Bek tengah asal Belanda ini membuktikan bahwa dirinya bukan sekadar pengawal lini pertahanan yang tangguh, melainkan juga kreator serangan yang ulung.
Hat-trick Assist yang Bersejarah Dari Van Dijk
Meski tidak mencatatkan namanya di papan skor, peran Van Dijk dalam kemenangan besar ini sangat krusial. Pemain bernomor punggung 4 ini menyumbangkan tiga assist sekaligus—sebuah torehan yang sangat jarang dicapai oleh seorang pemain bertahan.
- Assist Pertama: Berawal dari sundulan akurat Van Dijk yang berhasil dikonversi menjadi gol pembuka oleh Mac Allister.
- Assist Kedua: Sebuah umpan lambung visioner dari area pertahanan yang memanjakan Hugo Ekitike untuk melakukan solo run dan mencetak gol keempat.
- Assist Ketiga: Menjelang akhir laga, Van Dijk yang naik membantu serangan memberikan umpan matang kepada Federico Chiesa untuk menutup pesta gol Liverpool.
Masuk Buku Rekor Opta
Berdasarkan data dari Opta, penampilan gemilang ini menobatkan Van Dijk sebagai bek tengah pertama dalam sejarah Liga Champions yang mampu mencetak tiga assist dalam satu pertandingan.

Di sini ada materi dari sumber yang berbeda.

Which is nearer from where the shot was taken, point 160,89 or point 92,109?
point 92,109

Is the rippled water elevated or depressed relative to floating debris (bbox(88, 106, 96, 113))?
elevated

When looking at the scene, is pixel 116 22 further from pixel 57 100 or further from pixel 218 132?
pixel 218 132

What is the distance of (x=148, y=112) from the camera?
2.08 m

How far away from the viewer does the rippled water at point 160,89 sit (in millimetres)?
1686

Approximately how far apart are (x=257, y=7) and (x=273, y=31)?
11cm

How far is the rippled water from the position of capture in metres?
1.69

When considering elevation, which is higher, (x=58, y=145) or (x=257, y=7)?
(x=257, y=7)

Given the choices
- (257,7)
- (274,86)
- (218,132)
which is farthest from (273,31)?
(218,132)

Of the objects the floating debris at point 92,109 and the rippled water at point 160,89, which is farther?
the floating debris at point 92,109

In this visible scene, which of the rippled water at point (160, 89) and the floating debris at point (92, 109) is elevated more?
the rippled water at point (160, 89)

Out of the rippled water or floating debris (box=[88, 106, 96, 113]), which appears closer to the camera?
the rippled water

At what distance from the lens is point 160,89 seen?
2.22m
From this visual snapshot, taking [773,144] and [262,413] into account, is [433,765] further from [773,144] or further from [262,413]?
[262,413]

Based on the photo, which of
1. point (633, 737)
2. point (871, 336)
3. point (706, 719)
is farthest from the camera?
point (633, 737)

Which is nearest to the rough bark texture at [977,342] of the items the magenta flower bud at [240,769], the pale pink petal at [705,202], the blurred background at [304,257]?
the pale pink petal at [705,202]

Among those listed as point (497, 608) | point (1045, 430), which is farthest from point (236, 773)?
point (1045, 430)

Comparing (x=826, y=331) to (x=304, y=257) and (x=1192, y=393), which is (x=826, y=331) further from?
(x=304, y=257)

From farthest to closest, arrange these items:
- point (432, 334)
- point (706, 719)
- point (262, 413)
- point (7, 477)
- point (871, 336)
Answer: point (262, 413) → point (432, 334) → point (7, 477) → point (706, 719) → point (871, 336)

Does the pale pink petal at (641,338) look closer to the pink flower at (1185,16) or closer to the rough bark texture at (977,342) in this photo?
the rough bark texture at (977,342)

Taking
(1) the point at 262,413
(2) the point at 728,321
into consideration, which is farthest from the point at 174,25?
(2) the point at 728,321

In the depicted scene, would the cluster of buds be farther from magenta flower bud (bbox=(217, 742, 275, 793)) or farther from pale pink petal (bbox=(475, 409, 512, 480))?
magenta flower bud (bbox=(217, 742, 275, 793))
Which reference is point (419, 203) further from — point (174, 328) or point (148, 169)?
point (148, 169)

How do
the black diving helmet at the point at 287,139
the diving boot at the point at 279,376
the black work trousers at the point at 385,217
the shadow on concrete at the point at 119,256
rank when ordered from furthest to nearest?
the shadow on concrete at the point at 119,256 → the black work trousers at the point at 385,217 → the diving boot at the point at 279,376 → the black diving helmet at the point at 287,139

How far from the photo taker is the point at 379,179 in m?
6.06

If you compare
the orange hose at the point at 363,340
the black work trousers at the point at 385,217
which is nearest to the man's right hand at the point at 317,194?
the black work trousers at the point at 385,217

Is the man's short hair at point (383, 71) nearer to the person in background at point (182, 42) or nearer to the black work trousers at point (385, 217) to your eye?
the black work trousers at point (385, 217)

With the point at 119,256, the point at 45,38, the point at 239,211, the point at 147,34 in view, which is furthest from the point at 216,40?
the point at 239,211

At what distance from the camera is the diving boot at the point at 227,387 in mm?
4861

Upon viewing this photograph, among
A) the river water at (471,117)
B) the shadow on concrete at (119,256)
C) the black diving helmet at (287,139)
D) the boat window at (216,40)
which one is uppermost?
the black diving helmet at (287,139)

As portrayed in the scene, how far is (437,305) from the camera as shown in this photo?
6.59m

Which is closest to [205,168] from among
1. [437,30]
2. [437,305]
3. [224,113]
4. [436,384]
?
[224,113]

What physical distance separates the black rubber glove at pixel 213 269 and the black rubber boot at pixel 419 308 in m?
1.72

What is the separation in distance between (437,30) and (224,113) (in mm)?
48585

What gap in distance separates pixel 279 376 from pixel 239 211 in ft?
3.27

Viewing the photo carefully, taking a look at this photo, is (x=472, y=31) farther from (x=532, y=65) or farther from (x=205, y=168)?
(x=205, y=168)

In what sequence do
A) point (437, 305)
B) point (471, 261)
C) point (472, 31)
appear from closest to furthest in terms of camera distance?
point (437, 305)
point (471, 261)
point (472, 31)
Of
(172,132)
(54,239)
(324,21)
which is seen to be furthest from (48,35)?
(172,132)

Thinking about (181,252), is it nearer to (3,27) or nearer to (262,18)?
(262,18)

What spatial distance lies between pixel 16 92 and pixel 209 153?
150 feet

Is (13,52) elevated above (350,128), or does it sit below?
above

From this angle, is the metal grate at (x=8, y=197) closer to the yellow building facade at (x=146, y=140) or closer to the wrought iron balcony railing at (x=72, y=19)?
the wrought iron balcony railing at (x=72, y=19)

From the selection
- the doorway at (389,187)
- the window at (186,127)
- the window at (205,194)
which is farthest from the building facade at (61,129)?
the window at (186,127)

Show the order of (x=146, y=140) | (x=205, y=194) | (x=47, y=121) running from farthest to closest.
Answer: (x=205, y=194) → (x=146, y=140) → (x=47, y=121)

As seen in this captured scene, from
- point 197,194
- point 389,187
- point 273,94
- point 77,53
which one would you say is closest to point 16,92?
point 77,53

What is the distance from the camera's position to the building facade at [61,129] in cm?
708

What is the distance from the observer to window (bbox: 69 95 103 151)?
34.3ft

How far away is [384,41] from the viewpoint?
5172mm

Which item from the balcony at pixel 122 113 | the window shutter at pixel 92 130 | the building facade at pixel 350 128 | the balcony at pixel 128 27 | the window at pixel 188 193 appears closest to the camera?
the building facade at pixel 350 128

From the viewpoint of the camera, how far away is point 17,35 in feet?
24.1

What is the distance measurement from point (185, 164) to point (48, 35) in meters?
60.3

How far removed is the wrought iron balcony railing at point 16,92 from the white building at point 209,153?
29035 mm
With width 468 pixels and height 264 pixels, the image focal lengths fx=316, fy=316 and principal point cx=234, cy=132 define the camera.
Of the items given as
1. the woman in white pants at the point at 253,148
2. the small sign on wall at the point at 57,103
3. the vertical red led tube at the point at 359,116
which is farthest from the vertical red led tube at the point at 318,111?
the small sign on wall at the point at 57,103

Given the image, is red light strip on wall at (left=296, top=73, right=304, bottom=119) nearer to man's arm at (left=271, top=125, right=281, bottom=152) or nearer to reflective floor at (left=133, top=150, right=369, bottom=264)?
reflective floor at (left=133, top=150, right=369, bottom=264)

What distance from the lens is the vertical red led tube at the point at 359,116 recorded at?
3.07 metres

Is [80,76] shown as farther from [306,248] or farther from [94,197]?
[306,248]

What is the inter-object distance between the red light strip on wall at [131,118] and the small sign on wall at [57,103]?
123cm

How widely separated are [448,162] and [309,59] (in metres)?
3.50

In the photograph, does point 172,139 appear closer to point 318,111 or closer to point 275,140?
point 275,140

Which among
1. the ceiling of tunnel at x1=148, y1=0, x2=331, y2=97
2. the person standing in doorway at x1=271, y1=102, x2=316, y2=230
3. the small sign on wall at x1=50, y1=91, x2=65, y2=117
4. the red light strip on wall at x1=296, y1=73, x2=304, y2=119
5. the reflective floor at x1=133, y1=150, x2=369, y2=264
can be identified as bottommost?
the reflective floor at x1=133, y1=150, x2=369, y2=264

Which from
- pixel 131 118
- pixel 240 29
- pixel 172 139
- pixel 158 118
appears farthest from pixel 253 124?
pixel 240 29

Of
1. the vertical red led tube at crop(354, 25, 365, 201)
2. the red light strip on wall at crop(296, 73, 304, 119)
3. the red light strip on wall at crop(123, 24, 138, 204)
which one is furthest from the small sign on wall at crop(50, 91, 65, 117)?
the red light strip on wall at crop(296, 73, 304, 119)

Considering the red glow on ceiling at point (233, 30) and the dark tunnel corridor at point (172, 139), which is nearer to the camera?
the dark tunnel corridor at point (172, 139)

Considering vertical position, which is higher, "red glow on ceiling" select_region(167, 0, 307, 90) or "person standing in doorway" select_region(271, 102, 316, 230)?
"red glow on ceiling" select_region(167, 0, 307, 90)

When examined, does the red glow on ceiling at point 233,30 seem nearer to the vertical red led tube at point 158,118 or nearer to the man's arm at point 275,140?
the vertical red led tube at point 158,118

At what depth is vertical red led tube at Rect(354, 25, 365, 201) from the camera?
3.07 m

Baca juga : Dominasi Tim Premier League Lolos 16 Besar Liga Champions
Rekor ini semakin mempertegas statusnya sebagai salah satu bek terbaik dunia. Sepanjang kariernya di kompetisi kasta tertinggi Eropa ini, Van Dijk telah terlibat dalam 11 gol (5 gol dan 6 assist) dari 66 penampilan—semuanya ia lakukan dalam balutan seragam kebesaran Liverpool.
Liverpool Melaju Mulus
Kemenangan 6-0 atas Qarabag ini merupakan kemenangan terbesar Liverpool di kancah Eropa sejak mengalahkan Rangers 7-1 tiga musim lalu. Hasil ini membawa tim asuhan Arne Slot finis di peringkat ketiga klasemen akhir fase liga dengan koleksi 18 poin, sekaligus menyegel tiket otomatis ke babak 16 besar.
Dengan performa Van Dijk yang tengah berada di puncak kreativitasnya, Liverpool jelas menjadi ancaman serius bagi siapa pun lawan mereka di fase gugur nanti.